Where do I begin?  I feel like I have always struggled with my weight and what I eat.  I will be honest I love food.  I love the way it tastes, I love the way it smells, and I love the way it looks.  What I don't love is how I feel after I eat.  I am an emotional eater.  The more stressed I become the more I seem to eat.  I then become stressed and upset about my weight and how I look.  I then eat because I feel so crappy.  It is a very damaging cycle.

I have tried limiting what I ate, that didn't work.  I tried cutting out foods, it made me want them even more.  I feel frustrated, disappointed, and embarrassed with myself.  I know that losing weight and getting healthy is not always an easy thing to do but it is what I went to school for, it is a passion of mine, and I have done it before.

If I know all these things why am I struggling so much right now?

When I lost all the weight before I was overworked, overstressed, and depressed.  What I was eating was the only thing I could control.  Now I feel like I can't control anything.  This past week has been the worst.  We went to a wedding last week.  I feel like all I did was eat.  I had cake, cookies, pizza, fruit, pop, and salad.  The salad was awesome so it makes me mad that I didn't stick with just that.

This week I decided I am going to put different diets to the test. Which one will work best for me.  The only problem with that is, I then had the mindset that I had freedom to eat whatever I wanted until Monday when I start.

All this does is make me more depressed.  So what do I do?  How do I get out of this rut?  I want to start living my life and stop watching it pass me by.  I want to be able to enjoy things and not be exhausted all the time.  I want to feel confident and beautiful.  I want to be happy with who I am.
I want to run and play with my children.

This is the part where I plan.  First step is to get motivated.  If you have ever been depressed you know that this is something that is hard to do.  So instead I will set a goal.  My first goal is 30 minutes of exercise every day.  Sounds simple enough right.  Throw 3 little kids in the mix and it is not so easy.  This is where step two comes into play. 

Get up early to work out.  Thinking about getting up early after staying up late doesn't sound like fun but I know it will be worth it and hopefully I will start going to bed earlier.  My goal is to wake up at 6 am everyday!  Wow 6 sounds really early.  Funny thing is, I am usually up around this time.  I will lay in bed for a bit praying the kids sleep a little longer, playing on my phone, or just trying to go back to sleep.  Instead I need to start getting up.

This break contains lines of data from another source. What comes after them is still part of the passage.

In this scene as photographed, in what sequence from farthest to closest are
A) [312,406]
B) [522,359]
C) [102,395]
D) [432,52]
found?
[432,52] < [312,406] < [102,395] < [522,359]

My last step right now is to fight my food addictions.  The first one I am fighting is sugar.  I know I can do this.  I know I can beat this.  Two weeks with no sugar is no big deal.  Oh but we have Colin's birthday party!  That should be fun!  I have already planned all the yummy sweet things I will be making.  Luckily I have some healthy options and it is at the end of my sugar detox.

I need encouragement.  I need motivation.  They say it takes a community.  Right now I need one.  I ask that you will walk beside me.  Keep pushing me, even when I push back.  Guide me, lead me, support me!